■ To be done
Put the rows below, from the line with "Among the provided" through the end of the rows, into a two-column CSV with the headers "text" and "answer", one line per row. Quote every field and replace any line breaks inside a field with spaces.

(Stored data)

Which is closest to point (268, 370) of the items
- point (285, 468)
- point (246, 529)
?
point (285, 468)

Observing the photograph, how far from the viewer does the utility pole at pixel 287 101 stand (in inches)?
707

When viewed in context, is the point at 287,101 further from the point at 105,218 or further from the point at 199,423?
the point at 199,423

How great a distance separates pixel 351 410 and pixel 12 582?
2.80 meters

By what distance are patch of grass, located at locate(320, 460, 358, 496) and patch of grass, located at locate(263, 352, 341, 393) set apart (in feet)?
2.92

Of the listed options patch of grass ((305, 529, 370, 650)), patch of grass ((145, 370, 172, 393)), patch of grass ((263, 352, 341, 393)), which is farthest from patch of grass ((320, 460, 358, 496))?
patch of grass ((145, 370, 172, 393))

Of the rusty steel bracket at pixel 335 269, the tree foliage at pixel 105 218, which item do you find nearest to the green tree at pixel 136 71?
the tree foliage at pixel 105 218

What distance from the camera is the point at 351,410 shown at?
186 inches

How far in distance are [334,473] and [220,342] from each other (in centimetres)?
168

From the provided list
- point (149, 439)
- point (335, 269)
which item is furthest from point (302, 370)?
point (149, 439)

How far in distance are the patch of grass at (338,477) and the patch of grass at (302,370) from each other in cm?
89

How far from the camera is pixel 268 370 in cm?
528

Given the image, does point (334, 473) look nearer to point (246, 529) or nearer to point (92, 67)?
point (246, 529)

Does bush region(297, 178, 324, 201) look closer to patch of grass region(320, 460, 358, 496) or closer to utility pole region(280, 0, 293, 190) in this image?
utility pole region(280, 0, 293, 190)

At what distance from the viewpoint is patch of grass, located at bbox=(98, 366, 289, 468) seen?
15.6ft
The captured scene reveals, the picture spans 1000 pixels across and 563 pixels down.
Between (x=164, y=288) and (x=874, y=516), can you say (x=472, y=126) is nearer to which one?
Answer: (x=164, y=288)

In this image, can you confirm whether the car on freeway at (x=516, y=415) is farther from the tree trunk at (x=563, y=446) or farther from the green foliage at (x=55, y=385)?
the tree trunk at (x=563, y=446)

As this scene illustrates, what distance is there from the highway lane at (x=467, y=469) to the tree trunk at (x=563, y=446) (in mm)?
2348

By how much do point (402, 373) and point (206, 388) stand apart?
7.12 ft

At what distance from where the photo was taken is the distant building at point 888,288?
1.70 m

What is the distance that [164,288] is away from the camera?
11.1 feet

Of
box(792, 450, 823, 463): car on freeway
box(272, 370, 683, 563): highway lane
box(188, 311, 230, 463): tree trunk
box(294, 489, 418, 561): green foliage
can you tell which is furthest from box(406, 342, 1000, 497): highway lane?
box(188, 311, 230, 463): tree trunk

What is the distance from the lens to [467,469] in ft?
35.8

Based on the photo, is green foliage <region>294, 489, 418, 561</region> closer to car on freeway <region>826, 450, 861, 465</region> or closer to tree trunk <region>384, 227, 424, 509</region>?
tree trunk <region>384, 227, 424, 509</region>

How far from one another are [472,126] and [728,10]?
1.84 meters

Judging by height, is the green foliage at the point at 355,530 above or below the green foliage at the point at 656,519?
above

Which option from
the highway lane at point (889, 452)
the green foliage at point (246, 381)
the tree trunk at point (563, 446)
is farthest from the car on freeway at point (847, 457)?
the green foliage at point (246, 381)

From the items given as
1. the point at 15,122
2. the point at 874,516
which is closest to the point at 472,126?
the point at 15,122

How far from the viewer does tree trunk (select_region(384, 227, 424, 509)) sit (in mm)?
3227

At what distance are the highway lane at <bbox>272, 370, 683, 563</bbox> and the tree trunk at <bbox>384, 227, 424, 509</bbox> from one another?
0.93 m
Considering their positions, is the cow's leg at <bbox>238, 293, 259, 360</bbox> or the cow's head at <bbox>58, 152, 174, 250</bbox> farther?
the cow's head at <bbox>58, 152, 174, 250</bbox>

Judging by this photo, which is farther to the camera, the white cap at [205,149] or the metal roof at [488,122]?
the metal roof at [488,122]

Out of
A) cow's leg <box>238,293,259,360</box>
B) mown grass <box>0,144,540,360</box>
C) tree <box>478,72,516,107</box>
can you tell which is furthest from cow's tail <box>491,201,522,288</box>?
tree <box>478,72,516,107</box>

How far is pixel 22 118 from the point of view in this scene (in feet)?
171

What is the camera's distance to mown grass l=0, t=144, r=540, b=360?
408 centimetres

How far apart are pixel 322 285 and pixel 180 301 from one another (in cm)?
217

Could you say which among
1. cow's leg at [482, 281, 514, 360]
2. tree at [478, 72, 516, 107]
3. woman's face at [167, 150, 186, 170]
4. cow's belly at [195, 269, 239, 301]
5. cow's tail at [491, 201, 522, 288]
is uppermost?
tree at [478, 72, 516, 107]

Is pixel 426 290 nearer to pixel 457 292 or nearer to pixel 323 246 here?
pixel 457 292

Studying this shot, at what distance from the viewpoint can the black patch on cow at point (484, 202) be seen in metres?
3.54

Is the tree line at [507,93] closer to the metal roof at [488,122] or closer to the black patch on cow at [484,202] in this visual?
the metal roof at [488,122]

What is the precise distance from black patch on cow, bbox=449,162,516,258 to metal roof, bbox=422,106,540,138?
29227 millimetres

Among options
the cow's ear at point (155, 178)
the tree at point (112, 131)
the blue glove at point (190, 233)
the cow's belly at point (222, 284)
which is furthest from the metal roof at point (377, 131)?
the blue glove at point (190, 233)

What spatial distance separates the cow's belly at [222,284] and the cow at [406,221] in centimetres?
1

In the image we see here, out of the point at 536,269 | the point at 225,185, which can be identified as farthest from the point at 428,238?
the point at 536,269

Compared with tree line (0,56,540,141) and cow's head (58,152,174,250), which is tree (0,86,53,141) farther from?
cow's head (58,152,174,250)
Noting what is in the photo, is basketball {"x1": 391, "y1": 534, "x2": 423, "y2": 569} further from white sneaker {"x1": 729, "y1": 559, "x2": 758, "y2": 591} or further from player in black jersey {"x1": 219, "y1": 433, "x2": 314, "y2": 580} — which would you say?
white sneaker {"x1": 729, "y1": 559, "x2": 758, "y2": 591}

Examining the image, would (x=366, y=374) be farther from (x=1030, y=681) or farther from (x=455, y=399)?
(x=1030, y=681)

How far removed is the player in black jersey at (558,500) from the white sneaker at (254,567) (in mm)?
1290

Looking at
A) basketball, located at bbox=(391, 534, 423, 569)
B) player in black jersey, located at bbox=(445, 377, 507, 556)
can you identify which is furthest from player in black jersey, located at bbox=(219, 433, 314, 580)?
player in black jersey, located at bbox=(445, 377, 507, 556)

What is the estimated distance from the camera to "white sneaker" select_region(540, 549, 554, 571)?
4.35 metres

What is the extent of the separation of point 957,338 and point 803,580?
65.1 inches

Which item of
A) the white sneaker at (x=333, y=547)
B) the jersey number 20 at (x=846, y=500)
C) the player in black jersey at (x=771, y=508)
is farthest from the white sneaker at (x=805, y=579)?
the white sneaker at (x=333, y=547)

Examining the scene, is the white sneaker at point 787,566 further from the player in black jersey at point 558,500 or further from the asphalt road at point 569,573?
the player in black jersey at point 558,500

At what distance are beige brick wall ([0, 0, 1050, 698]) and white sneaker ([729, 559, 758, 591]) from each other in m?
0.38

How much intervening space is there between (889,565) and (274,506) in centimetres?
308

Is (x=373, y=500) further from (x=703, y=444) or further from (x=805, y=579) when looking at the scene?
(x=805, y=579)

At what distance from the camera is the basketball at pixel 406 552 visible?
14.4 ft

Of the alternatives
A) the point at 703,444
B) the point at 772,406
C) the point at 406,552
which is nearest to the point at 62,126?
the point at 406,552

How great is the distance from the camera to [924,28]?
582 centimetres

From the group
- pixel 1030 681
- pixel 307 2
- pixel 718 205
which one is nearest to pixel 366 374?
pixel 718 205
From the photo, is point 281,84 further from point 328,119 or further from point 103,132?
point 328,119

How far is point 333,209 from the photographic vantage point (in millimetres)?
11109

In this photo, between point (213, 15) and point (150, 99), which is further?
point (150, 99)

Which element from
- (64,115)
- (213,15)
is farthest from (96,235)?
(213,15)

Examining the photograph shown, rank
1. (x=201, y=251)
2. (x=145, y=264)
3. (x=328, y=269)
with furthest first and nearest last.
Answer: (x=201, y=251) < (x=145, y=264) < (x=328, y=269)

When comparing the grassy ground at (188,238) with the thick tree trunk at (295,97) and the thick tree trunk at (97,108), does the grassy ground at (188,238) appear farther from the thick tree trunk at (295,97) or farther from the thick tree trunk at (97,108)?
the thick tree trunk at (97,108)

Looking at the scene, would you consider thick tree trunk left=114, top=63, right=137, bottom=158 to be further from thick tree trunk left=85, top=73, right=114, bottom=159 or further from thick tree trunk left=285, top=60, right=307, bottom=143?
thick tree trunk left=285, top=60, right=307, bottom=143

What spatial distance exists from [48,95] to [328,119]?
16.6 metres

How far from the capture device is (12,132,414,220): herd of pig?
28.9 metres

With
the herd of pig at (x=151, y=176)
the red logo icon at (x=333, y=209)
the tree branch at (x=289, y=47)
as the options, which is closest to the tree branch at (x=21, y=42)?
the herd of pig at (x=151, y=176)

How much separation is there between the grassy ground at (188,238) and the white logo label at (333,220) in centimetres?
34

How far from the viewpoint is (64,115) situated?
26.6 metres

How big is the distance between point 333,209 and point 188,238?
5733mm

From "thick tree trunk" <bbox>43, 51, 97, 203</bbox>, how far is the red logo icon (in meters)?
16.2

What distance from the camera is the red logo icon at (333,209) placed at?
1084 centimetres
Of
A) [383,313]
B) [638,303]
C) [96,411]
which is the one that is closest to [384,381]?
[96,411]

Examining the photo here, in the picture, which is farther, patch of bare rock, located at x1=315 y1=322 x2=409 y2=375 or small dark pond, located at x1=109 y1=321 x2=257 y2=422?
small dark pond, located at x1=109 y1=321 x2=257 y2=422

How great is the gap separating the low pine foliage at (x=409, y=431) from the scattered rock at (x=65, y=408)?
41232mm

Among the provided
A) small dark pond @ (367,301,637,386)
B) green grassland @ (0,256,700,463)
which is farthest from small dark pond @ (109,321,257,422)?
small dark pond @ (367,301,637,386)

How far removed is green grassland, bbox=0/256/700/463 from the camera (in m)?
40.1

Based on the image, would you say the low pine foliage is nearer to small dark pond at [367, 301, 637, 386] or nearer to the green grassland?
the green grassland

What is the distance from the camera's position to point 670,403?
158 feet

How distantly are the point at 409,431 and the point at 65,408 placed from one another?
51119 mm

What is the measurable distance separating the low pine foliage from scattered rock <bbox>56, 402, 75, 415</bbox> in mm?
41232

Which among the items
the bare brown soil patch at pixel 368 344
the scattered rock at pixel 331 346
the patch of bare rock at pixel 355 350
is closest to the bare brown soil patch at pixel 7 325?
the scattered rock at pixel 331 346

■ Expected answer
text,answer
"Among the provided A) small dark pond @ (367,301,637,386) B) green grassland @ (0,256,700,463) which is farthest from small dark pond @ (109,321,257,422)?","small dark pond @ (367,301,637,386)"
"How far removed is green grassland, bbox=0/256/700/463 from the camera (in m)?","40.1"
"Based on the image, would you say the low pine foliage is nearer to small dark pond at [367, 301, 637, 386] or nearer to the green grassland?","the green grassland"
"What is the distance from the camera's position to point 670,403?","158 feet"
"How distantly are the point at 409,431 and the point at 65,408 placed from one another?","51119 mm"
"What is the measurable distance separating the low pine foliage from scattered rock <bbox>56, 402, 75, 415</bbox> in mm?","41232"
"Which among the items the bare brown soil patch at pixel 368 344 the scattered rock at pixel 331 346 the patch of bare rock at pixel 355 350 is closest to the bare brown soil patch at pixel 7 325?","the scattered rock at pixel 331 346"